Ainsi, le choix d’interroger la violence sous l’angle politique, institutionnel et praxéologique permet non seulement de renverser les conceptions naturalistes et fatalistes de la violence en prison, mais ouvre sur des réflexions et des propositions innovantes qui rompent ou renouvellent les cadres de pensée et d’action dans la lutte contre les violences.
Axe 1 : privation de liberté et violence
Dans la superbe étude qu’elle a réalisée sur la violence carcérale, Antoinette Chauvenet précise que « La privation de liberté est elle-même une violence. » (Chauvenet et al. 2005). Cette affirmation est fondamentale car elle pose et expose la nature politique de notre rapport à la prison et nous laisse déjà entrevoir la nature socio-politique de notre rapport au criminel.
En effet, la peine, la punition est une mesure de justice imposée, par opposition aux mesures de probation qui sont « contractualisées », bien que sur le fond d’une menace de la prison. Dans ce sens déjà la peine est une violence dans la mesure où il s’agit bien de forcer quelqu’un à faire quelque chose contre sa volonté. Par ailleurs, cette punition est imposée au nom de la société. Aux Assises, elle l’est au nom du peuple français. Or, cette punition d’un individu, au nom de son appartenance à une communauté politique en tant que citoyen responsable, a pour conséquence une exclusion politique et physique du reste de la société (Chauvenet et al. 2005).
En ce sens, la peine moderne conserve toujours sa dimension classique originelle d’exclusion du corps politique d’une part, et de construction du détenu en figure d’altérité d’autre part :
- Exclusion car la peine consiste encore à enfermer les délinquants pour protéger la société – c’est à la fois une exclusion et une protection : protéger la société de la menace que représentent les délinquants en les enfermant, et ce même si la peine est, aujourd’hui, dotée de multiples fonctions : sanction (c’est-à-dire la punition), éducation (sous la formulation de « vie responsable » proche de l’ancienne formulation « d’amendement »), réinsertion, protection de la société, prise en compte de la victime. C’est donc une philosophie répressive en termes d’exclusion et de protection défensive qui fonde notre rapport sociopolitique au criminel, et en conséquence, les personnes détenues se voient doublement exclues de l’espace démocratique et de la liberté qui lui est associée. En cela, la peine de prison par exclusion est la première violence que constitue l’enfermement.

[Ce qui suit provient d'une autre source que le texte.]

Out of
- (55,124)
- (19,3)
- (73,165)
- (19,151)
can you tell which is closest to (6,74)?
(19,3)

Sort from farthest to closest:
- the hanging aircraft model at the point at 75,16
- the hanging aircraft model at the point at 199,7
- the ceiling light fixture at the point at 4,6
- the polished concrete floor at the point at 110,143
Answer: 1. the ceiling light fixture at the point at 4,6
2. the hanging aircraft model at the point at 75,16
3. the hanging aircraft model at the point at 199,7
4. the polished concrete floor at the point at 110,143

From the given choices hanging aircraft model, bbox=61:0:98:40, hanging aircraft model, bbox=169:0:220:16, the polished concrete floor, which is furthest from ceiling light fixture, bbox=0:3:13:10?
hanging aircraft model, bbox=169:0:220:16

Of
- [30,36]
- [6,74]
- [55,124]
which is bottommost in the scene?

- Altérité car cette conception sécuritaire défensive crée des distances et des exclusions, interdit un espace commun et place la peur au cœur des relations sociales. Ainsi, cette conception exclusive et non inclusive de la sécurité s’appuie sur, tout autant qu’elle produit une représentation du détenu comme ennemi de l’intérieur qu’il faut neutraliser.
En conséquence, cette conception défensive et répressive de la sécurité ouvre la voie aux violences en prison, produisant ainsi les effets inverses de ceux escomptés. Dans ces perspectives sont principalement attendues des contributions susceptibles de mettre en discussion la violence à partir de la peine d’enfermement et de la notion de privation de liberté. Par exemple, des contributions pourront réinterroger les fonctions de la prison moderne à partir de l’impératif de neutralisation ou encore questionner les rapports socio-politiques au détenu dans la voie notamment tracée par Antoinette Chauvenet et son équipe.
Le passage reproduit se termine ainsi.